### Page extract

================================

Paul Shadura, Commercial Fishing Interest Groups
Mr. Shadura is the elected representative of the Cook Inlet Commercial Fishing organizations. He is a third generation Cook Inlet salmon, halibut, and herring fisherman and has fished set gillnet, seine, and longline, as well as tendering and buying. He is a past United Fishermen of Alaska vice president and board member; past president, vice president, and executive director of Kenai Peninsula Fishermen’s Association; and Finance Chair on Cook Inlet Aquaculture Association board. He owns PAS Services, a resource consulting business.
Molly McCammon, Municipality of Anchorage
Molly McCammon is the Executive Director of the Alaska Ocean Observing System, a coalition of government, academic and private partners working together to integrate ocean observations and provide better information for users of the ocean and ocean resources. She serves as the chair of the National Federation of Regional Associations for Coastal and Ocean Observing and is also a member of the Ocean Research Advisory panel which advises federal ocean research agencies. Prior to that, she served for nearly a decade as Executive Director of the Exxon Valdez Oil Spill Trustee Council, administering the billion-dollar restoration fund established as a result of a court settlement between the United States government and the state of Alaska and Exxon Corporation following the 1989 Exxon Valdez oil spill.
Rob Lindsey, City of Kodiak
Rob Lindsey was born in Kodiak several years prior to the 1964 earthquake and tidal wave. Commercial fishing was the source of income for his family and his first career for about 30 years in the waters around Kodiak, Shelikof Strait and the westward region.
A graduate of the Kodiak school system, he has enjoyed a wonderful life watching Kodiak and the whole state grow and still be seen as a pristine global treasure. The effects of the Exxon Valdez oil spill confirmed his belief that everyone is involved in the oil industry. Rob says it’s been a great honor to be a part of the Cook Inlet RCAC.
Grace Merkes, Kenai Peninsula Borough
Grace Merkes has been an Alaskan Resident for over 50 years. She homesteaded in Sterling and lives there with her husband, Leon Merkes. They have 8 adult children, 7 of whom still live in Alaska. Some of the government and non-profit organizations she has been involved with are: Alaska Municipal League, National and Local Republican Women’s Organization, Chair Person of the Alaska Human Rights Commission, Kenai Peninsula Brown Bear Task Force, the Kenai Peninsula Borough Assembly (2001-2009), Sterling/Ridgeway Fire Service Area Board, KPB Planning Commission, and a State House of Representatives candidate. Grace was appointed by the KPB Assembly to the Cook Inlet RCAC Board in 1998. Grace has seen the KPB grow from the days of the discovery of oil in the Swanson River area to what it is today, with the diversity of oil platforms, fishing industry, pipelines, refinery, LNG, Agrium, tourism, and so on. She currently sits on the Cook Inlet RCAC PROPS, Executive, and Audit Committees. Her goal on these committees and the Board is to weigh all issues fairly and represent all the people in a way that is in the best interests of the citizens of the Kenai Peninsula Borough, the Cook Inlet Environment and the oil industry.

================================

### Entries supplied
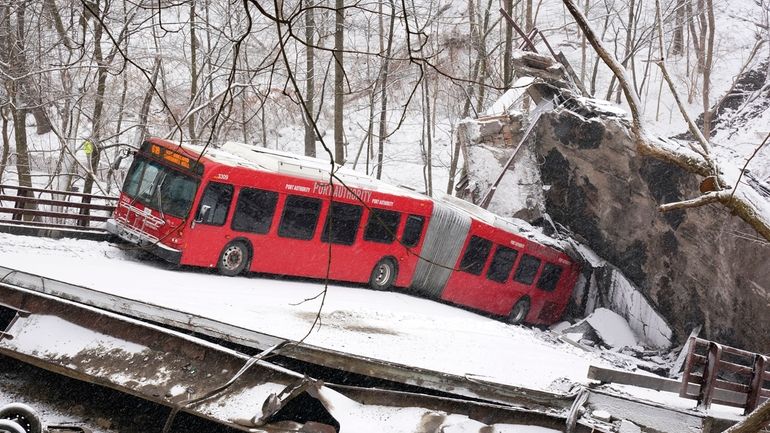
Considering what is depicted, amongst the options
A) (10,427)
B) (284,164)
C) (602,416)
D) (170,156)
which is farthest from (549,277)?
(10,427)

================================

### Exercises
[A] In the board biographies, turn the paragraph that begins "Mr. Shadura is the elected representative" into a short bulleted list that keeps its main facts.
[B] According to the board biographies, in what year did the KPB Assembly appoint Grace Merkes to the Cook Inlet RCAC Board?

### Solved problems
[A]
- Elected representative of the Cook Inlet Commercial Fishing organizations
- Third-generation Cook Inlet salmon, halibut, and herring fisherman
- Has fished set gillnet, seine, and longline, and has also done tendering and buying
- Former vice president and board member of United Fishermen of Alaska
- Former president, vice president, and executive director of Kenai Peninsula Fishermen's Association
- Finance Chair on the Cook Inlet Aquaculture Association board
- Owns PAS Services, a resource consulting business

[B] 1998